[Opening Records provided section]
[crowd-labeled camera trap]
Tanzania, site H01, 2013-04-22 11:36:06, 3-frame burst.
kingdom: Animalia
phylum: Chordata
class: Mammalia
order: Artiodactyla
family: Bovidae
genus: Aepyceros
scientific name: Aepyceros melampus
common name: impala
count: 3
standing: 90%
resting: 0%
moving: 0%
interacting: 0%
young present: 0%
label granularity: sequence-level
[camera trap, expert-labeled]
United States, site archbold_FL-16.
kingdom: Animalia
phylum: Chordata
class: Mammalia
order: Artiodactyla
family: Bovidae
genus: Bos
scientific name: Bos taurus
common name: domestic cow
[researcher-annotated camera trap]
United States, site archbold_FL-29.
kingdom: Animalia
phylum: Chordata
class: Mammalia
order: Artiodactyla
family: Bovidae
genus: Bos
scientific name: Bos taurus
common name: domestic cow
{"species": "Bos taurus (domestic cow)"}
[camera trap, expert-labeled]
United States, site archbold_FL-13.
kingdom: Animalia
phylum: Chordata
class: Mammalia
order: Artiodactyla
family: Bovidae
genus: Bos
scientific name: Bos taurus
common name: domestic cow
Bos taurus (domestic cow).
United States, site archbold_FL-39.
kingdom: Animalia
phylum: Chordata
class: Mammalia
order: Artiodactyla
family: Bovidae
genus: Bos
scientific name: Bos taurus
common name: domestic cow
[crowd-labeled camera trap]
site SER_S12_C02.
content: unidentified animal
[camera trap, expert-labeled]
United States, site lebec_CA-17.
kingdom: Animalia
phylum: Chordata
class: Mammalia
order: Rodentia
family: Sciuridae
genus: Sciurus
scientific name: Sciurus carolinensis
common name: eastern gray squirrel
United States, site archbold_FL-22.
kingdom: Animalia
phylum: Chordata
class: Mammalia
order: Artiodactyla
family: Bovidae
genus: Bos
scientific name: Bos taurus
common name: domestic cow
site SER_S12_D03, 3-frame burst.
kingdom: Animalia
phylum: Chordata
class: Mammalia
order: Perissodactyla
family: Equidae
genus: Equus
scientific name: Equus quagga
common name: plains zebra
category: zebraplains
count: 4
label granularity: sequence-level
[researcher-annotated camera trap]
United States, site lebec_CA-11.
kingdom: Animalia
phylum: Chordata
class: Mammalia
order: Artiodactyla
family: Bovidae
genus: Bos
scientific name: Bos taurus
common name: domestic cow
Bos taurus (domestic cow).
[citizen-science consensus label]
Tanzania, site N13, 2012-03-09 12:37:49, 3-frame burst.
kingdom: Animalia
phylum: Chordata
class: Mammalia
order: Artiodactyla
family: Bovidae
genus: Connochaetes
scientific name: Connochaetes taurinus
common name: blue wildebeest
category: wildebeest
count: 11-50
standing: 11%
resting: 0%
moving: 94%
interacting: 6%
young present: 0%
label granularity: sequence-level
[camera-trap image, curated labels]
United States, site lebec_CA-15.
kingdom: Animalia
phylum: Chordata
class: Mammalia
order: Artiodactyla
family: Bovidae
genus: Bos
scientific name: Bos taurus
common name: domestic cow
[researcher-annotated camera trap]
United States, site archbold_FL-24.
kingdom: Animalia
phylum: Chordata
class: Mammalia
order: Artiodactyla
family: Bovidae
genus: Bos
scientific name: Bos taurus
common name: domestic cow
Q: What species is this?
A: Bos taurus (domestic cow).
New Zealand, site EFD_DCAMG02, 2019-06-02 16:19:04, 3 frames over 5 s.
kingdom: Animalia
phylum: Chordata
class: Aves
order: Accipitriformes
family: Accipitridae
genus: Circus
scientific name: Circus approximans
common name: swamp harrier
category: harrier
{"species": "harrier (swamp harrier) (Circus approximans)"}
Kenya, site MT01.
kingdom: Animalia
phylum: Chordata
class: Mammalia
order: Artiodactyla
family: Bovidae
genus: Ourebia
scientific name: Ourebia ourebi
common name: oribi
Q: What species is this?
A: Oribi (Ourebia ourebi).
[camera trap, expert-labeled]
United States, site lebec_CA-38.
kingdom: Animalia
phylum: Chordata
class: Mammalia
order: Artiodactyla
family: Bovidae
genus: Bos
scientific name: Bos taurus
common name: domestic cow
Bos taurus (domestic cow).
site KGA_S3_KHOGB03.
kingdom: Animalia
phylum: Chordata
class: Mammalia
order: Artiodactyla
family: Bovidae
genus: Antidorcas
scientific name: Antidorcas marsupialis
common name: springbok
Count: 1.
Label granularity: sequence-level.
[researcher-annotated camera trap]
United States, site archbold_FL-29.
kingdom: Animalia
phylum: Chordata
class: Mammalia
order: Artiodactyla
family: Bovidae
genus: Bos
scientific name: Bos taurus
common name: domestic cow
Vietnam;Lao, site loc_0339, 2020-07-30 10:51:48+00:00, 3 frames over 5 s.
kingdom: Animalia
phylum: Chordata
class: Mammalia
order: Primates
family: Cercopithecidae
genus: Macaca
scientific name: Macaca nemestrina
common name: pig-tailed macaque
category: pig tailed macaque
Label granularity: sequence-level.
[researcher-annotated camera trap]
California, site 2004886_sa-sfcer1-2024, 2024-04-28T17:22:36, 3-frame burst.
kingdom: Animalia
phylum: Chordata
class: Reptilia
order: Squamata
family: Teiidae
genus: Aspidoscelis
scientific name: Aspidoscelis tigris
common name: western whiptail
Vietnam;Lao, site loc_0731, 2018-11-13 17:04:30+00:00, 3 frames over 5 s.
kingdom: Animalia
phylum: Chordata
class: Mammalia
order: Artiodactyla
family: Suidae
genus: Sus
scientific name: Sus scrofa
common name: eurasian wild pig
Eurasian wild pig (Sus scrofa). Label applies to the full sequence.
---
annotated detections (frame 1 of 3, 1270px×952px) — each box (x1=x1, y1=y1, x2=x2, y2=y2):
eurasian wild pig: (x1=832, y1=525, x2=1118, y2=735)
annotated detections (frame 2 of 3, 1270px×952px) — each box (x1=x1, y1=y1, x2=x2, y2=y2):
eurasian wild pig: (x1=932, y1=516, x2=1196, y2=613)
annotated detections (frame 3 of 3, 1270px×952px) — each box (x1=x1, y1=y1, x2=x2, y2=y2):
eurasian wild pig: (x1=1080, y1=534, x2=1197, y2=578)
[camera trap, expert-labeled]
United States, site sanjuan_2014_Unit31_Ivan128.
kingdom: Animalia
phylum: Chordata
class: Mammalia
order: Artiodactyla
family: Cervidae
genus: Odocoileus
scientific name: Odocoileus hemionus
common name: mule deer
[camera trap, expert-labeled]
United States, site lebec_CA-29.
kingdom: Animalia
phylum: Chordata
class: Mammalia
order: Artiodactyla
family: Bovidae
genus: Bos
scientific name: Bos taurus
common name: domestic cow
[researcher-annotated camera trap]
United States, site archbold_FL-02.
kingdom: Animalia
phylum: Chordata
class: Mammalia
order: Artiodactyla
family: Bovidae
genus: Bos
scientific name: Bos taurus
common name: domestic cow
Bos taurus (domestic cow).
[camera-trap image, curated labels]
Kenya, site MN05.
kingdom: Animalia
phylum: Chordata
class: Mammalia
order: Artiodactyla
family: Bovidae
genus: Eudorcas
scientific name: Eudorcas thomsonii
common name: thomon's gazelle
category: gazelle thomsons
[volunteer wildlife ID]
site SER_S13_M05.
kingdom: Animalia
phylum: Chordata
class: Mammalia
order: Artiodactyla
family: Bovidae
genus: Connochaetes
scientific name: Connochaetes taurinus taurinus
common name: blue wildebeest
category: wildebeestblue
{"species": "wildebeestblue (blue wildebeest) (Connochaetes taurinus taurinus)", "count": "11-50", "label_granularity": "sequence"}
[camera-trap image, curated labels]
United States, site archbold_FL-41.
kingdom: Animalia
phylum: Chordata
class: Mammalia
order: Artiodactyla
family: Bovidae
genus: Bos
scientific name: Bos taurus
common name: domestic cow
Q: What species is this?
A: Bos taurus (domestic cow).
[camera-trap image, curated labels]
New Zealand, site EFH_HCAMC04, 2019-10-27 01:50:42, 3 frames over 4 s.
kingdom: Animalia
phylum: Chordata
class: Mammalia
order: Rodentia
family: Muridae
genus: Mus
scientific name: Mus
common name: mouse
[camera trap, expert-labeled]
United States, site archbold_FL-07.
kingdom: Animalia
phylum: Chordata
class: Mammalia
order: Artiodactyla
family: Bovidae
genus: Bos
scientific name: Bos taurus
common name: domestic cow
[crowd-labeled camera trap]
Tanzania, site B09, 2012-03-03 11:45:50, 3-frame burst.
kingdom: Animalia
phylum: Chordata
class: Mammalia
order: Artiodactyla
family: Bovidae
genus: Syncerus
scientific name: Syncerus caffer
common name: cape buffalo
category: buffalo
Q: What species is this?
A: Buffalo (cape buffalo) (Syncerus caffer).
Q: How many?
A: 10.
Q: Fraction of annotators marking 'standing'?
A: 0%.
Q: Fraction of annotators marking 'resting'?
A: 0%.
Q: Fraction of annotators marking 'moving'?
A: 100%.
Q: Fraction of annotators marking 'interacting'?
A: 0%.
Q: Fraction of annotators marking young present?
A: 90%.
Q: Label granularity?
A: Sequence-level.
[Closing Records provided section]
If a line of the records contains the word "annotators", count it; give only the total.

» Solution to the exercise:
5